§ Problem
Rewrite the records as a numbered list with blank lines omitted, covering only the lines from the one containing "Do you observe" through the end of the records, inclusive.

§ Task inputs

┌────────

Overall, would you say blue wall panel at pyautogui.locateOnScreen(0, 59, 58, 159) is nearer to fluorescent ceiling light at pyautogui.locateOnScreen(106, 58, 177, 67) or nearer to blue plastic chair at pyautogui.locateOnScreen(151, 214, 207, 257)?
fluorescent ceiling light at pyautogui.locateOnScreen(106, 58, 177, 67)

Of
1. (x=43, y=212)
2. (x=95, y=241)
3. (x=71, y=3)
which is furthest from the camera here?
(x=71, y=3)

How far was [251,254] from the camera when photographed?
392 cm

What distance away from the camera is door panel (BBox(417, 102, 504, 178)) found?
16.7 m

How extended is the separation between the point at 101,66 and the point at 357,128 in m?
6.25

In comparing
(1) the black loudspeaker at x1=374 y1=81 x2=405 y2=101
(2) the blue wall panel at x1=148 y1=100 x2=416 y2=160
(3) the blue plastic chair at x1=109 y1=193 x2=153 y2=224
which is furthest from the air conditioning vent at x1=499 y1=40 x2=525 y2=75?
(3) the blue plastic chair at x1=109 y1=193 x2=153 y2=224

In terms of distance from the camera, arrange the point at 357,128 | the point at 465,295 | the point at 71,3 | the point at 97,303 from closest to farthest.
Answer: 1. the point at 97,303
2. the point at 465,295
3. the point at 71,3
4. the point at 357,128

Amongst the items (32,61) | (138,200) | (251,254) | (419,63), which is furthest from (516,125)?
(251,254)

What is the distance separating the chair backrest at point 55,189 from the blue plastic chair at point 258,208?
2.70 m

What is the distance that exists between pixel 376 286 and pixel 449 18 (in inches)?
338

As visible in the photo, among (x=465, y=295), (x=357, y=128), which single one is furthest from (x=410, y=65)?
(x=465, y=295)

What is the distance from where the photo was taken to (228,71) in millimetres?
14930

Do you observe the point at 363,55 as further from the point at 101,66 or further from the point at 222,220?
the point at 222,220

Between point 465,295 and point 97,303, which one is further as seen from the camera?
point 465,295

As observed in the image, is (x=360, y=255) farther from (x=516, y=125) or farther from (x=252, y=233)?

└────────

§ Exercise result
1. Do you observe the point at 363,55 as further from the point at 101,66 or further from the point at 222,220?
2. the point at 222,220
3. Between point 465,295 and point 97,303, which one is further as seen from the camera?
4. point 465,295
5. As observed in the image, is (x=360, y=255) farther from (x=516, y=125) or farther from (x=252, y=233)?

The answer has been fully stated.